═══ Rows ═══

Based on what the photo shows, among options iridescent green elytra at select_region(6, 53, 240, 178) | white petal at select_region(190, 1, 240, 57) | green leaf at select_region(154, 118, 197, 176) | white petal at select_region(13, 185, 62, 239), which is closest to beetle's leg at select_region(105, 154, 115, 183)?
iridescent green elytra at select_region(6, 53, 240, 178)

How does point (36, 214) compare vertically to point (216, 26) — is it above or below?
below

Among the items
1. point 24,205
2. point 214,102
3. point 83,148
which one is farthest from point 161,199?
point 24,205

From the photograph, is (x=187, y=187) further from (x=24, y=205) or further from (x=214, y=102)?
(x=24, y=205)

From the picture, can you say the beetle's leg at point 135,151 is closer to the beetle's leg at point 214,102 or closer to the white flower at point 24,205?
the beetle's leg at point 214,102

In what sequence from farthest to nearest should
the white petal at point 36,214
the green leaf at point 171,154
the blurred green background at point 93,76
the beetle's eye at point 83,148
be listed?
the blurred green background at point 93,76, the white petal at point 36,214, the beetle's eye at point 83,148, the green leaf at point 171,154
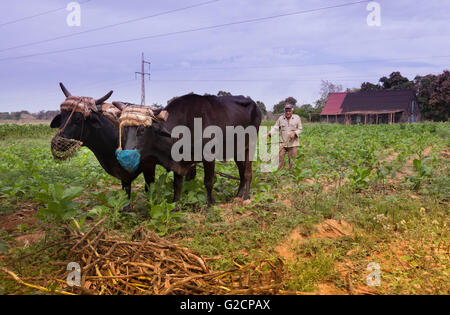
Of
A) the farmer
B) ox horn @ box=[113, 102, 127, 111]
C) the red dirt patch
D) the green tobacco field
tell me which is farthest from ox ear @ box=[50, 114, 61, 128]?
the farmer

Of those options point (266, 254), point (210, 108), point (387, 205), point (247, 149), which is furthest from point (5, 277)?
point (387, 205)

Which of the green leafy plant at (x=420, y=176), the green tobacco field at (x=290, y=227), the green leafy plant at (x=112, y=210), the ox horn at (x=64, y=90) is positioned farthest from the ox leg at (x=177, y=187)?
the green leafy plant at (x=420, y=176)

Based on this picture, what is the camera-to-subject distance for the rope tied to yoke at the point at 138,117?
4.45 meters

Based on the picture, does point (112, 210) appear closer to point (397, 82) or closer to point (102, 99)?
point (102, 99)

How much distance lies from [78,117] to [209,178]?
7.52 ft

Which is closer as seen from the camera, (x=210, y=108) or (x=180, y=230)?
(x=180, y=230)

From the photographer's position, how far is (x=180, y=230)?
441 centimetres

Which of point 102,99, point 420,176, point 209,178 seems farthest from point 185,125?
point 420,176

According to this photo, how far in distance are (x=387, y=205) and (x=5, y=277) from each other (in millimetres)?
5110

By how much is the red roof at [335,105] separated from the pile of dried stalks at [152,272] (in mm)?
44218

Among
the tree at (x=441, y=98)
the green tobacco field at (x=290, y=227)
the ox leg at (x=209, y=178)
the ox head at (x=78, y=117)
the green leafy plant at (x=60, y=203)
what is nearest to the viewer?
the green tobacco field at (x=290, y=227)

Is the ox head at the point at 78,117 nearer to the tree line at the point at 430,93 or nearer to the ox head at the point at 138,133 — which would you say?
the ox head at the point at 138,133

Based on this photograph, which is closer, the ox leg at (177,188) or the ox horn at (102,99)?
the ox horn at (102,99)
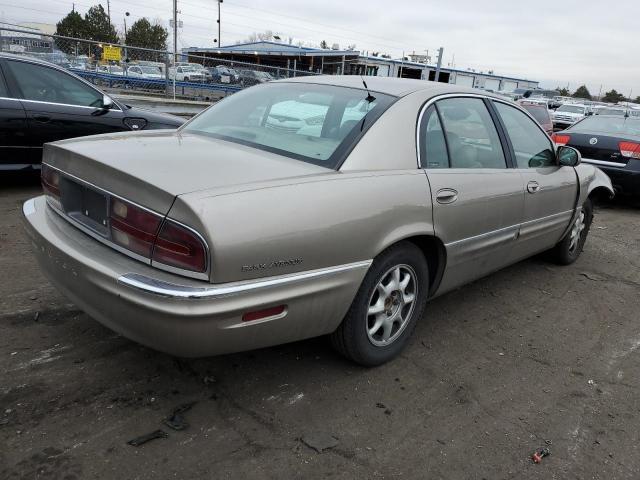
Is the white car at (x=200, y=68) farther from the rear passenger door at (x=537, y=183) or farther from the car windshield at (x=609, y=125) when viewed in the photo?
the rear passenger door at (x=537, y=183)

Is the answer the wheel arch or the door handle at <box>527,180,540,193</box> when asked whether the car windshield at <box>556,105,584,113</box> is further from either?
the wheel arch

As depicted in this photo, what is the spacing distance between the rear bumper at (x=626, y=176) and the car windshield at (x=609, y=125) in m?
0.86

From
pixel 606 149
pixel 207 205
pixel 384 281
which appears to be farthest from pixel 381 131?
pixel 606 149

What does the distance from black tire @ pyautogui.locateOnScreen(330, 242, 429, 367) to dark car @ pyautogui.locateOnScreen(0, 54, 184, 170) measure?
4.77m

═══

● **Task description**
Without including any pictures, print all of the material exactly as given.

● **Correct result**
Based on what the photo shows, among options iridescent green elytra at select_region(6, 53, 240, 178) | white petal at select_region(190, 1, 240, 57) | green leaf at select_region(154, 118, 197, 176) | white petal at select_region(13, 185, 62, 239), which is closest to beetle's leg at select_region(105, 154, 115, 183)?
iridescent green elytra at select_region(6, 53, 240, 178)

How does point (36, 214) compare vertically to point (216, 26) — is it above or below?
below

Among the items
1. point 24,205
2. point 214,102
3. point 83,148
which one is farthest from point 161,199?
point 24,205

From the photograph, is (x=187, y=187) further from (x=24, y=205) or further from (x=214, y=102)?
(x=24, y=205)

From the picture, can you say the beetle's leg at point 135,151 is closer to the beetle's leg at point 214,102 or closer to the white flower at point 24,205?
the beetle's leg at point 214,102

In what sequence from farthest to nearest should
the white petal at point 36,214
the green leaf at point 171,154
the blurred green background at point 93,76
the beetle's eye at point 83,148
be listed?
the blurred green background at point 93,76, the white petal at point 36,214, the beetle's eye at point 83,148, the green leaf at point 171,154
Of
A) the farmer
B) ox horn @ box=[113, 102, 127, 111]
C) the red dirt patch
D) the green tobacco field
tell me which is farthest from ox ear @ box=[50, 114, 61, 128]?
the farmer

Of those options point (266, 254), point (210, 108), point (387, 205), point (247, 149), which is furthest from point (5, 277)?
point (387, 205)

Which of the green leafy plant at (x=420, y=176), the green tobacco field at (x=290, y=227), the green leafy plant at (x=112, y=210), the ox horn at (x=64, y=90) is positioned farthest from the ox leg at (x=177, y=187)?
the green leafy plant at (x=420, y=176)

Based on this picture, what is the camera-to-subject distance for the rope tied to yoke at the point at 138,117?
4.45 meters

Based on the picture, does point (112, 210) appear closer to point (397, 82) or closer to point (102, 99)?
point (102, 99)

How much distance lies from [78,117] to [209,178]?
7.52 ft

Which is closer as seen from the camera, (x=210, y=108) or (x=180, y=230)?
(x=180, y=230)

From the photographer's position, how far is (x=180, y=230)?
441 centimetres

Which of point 102,99, point 420,176, point 209,178 seems farthest from point 185,125?
point 420,176

According to this photo, how far in distance are (x=387, y=205) and (x=5, y=277) from each other (in millimetres)?
5110

By how much is the red roof at [335,105] separated from the pile of dried stalks at [152,272] (in mm)?
44218

Among
the tree at (x=441, y=98)
the green tobacco field at (x=290, y=227)
the ox leg at (x=209, y=178)
the ox head at (x=78, y=117)
the green leafy plant at (x=60, y=203)
what is nearest to the viewer?
the green tobacco field at (x=290, y=227)

Is the ox head at the point at 78,117 nearer to the tree line at the point at 430,93 or nearer to the ox head at the point at 138,133 — which would you say?
the ox head at the point at 138,133

Based on this photograph, which is closer, the ox leg at (177,188) or the ox horn at (102,99)?
the ox horn at (102,99)
Is the white car at (x=200, y=68) farther from the rear passenger door at (x=537, y=183) or farther from the car windshield at (x=609, y=125) when viewed in the photo?
the rear passenger door at (x=537, y=183)

Is the answer the wheel arch or the door handle at <box>527,180,540,193</box> when asked whether the car windshield at <box>556,105,584,113</box> is further from either?
the wheel arch

As depicted in this photo, what is the spacing distance between the rear bumper at (x=626, y=176) and the car windshield at (x=609, y=125) in m?
0.86

From
pixel 606 149
pixel 207 205
pixel 384 281
which appears to be farthest from pixel 381 131?
pixel 606 149

What does the distance from black tire @ pyautogui.locateOnScreen(330, 242, 429, 367) to dark car @ pyautogui.locateOnScreen(0, 54, 184, 170) measure?
4.77m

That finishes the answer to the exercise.